- **What the task asks**
In the records below, copy word for word every line from the one containing "Looking at this" through the final line.

□ □ □ □ □ □ □

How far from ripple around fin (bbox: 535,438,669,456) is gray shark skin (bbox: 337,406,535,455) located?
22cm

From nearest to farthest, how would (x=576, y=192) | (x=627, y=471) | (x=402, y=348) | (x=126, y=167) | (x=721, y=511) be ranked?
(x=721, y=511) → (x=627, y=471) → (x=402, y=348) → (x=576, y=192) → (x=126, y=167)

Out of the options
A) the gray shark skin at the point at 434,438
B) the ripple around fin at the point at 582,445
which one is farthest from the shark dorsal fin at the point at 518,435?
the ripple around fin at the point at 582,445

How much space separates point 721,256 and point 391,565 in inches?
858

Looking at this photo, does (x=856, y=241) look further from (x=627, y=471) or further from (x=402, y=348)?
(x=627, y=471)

□ □ □ □ □ □ □

- **The result**
Looking at this photo, does (x=856, y=241) look further from (x=627, y=471) or further from (x=402, y=348)?
(x=627, y=471)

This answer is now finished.